SET OF TASKS –
1) Could you write out the piece on chatGPT and horror writing word for word, from "However, using chatGPT" up to and including "consume this content."?
2) Answer these about the piece on chatGPT and horror writing:
(a) What is chatGPT trained on?
(b) What two things does chatGPT lack?
(c) What real-world consequences for readers are named?

EXTRACTED TEXT –
►

For those who may not be familiar with chatGPT, it is a language model that is trained on a vast amount of text data and is able to generate human-like responses to prompts. While this technology has a wide range of potential uses, it has also been used by some to try and generate horror stories and other forms of scary content.

However, using chatGPT to create horror literature is a terrible idea for several reasons. First and foremost, chatGPT is not capable of truly understanding the nature of fear or horror. It can only generate responses based on patterns and associations that it has learned from its training data, and these responses will likely be shallow and superficial at best.

Furthermore, chatGPT has no moral compass or sense of responsibility, and it is therefore entirely possible that it could generate content that is truly disturbing or even harmful to readers. This could lead to real-world consequences, such as psychological trauma or even physical harm, for those who consume this content.

In conclusion, using chatGPT to write horror literature is a reckless and irresponsible act that has the potential to cause serious harm. It is important that we do not use this technology in such a way, and instead focus on using it for more constructive and beneficial purposes.

There you go folks, from the daemon’s mouth itself.

◄

SOURCE MATERIAL –
►

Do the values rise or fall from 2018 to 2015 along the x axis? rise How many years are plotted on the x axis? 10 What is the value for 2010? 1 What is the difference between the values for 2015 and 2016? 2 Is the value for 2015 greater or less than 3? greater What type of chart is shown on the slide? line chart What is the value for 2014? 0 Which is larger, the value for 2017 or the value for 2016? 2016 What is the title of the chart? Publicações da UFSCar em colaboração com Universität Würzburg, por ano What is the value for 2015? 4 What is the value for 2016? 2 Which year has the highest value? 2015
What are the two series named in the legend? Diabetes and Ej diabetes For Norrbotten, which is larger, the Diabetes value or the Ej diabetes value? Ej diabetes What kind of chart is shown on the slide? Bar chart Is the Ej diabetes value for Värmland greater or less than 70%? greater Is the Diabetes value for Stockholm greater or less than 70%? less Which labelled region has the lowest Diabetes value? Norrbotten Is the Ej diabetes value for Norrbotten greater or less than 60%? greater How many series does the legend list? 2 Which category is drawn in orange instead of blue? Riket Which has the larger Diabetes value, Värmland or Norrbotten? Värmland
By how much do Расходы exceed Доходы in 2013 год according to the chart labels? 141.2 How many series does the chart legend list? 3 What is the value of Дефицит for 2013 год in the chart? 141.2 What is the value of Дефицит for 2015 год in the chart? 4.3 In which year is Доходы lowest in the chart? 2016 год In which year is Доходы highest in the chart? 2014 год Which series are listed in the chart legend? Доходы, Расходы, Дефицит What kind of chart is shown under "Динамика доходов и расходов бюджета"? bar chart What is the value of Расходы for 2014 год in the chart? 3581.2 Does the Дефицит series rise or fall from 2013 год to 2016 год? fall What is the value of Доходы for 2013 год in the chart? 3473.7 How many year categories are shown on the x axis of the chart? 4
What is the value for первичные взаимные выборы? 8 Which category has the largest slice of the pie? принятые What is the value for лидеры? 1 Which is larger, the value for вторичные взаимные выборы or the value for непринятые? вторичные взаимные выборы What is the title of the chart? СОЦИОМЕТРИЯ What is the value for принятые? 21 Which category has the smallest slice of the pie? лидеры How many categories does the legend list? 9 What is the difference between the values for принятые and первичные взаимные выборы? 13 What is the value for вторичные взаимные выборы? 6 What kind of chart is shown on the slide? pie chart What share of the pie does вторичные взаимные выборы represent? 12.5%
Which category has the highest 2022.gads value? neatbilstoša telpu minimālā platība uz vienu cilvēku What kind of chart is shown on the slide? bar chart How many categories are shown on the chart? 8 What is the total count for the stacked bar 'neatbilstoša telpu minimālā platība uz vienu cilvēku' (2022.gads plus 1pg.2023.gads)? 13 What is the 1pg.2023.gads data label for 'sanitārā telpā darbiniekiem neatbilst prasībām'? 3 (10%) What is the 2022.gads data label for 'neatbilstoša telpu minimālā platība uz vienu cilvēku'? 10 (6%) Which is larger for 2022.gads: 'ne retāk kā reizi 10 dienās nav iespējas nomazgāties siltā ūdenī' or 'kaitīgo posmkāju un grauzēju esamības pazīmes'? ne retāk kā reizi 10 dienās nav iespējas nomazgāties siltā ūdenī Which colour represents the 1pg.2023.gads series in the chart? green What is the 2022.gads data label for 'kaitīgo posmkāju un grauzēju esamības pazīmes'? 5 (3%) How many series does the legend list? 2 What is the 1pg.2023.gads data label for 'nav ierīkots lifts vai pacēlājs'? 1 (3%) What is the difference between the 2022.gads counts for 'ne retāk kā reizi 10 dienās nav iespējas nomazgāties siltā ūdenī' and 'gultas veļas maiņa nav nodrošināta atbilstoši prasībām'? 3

◄

TASK RESPONSES –
1)
However, using chatGPT to create horror literature is a terrible idea for several reasons. First and foremost, chatGPT is not capable of truly understanding the nature of fear or horror. It can only generate responses based on patterns and associations that it has learned from its training data, and these responses will likely be shallow and superficial at best.

Furthermore, chatGPT has no moral compass or sense of responsibility, and it is therefore entirely possible that it could generate content that is truly disturbing or even harmful to readers. This could lead to real-world consequences, such as psychological trauma or even physical harm, for those who consume this content.

2)
(a) A vast amount of text data.
(b) A moral compass and a sense of responsibility.
(c) Psychological trauma or even physical harm.